> LATIHAN TERTULIS A
Menurut kutipan teks di bawah, pada tahun berapa risalah "Dunia Yang Belum Sudah" terbit?

Precedence: bulk


Hersri Setiawan:
Surat Negri Kincir - Sebuah Tinjauan

            KEN ANGROK - BRANDAL YANG MENJADI RAJA
                       Untuk Henk Maier

                         (III - Habis)
                         AROK - DEDES
          (Pramoedya Ananta Toer - Hastha Mitra 1999)
                               
DALAM risalahku "Dunia Yang Belum Sudah" (1994), pada bab
tentang Seni dan Hiburan di Penjara Orba, pernah kuberitakan
tentang bagaimana orang-orang tahanan dan tapol "berkesenian"

> BAHAN MASUKAN
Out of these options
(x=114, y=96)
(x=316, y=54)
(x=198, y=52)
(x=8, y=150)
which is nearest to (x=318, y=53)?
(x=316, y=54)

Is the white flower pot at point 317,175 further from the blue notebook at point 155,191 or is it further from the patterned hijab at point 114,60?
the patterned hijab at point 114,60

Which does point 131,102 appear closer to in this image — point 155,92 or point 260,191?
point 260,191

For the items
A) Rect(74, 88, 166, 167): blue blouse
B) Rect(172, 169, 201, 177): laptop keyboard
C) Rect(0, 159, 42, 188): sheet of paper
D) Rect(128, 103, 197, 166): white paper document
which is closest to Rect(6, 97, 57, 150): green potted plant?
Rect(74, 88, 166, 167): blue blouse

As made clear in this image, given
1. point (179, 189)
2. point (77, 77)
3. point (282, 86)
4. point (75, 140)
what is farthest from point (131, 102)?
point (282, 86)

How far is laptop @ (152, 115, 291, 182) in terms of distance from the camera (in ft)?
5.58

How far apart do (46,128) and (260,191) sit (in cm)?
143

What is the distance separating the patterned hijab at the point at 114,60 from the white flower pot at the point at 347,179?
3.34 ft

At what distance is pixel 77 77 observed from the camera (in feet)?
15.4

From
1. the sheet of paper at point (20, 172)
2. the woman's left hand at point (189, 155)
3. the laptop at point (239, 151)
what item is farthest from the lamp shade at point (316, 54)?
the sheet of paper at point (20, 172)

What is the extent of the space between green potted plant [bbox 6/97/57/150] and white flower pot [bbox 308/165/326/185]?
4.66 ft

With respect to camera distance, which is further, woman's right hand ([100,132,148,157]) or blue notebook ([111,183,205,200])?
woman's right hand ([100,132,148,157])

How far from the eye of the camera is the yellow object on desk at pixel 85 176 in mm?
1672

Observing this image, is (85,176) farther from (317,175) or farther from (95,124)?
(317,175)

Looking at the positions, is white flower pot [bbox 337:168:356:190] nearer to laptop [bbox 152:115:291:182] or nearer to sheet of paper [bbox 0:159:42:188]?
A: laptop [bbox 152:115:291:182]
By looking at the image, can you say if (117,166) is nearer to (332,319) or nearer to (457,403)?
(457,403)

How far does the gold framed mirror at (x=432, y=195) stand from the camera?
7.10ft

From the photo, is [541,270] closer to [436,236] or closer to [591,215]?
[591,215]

> LATIHAN TERTULIS B
Hitung baris pada entri di atas yang memuat kata "does". Tulis angkanya saja.

> HASIL TUGAS A
1994

> HASIL TUGAS B
2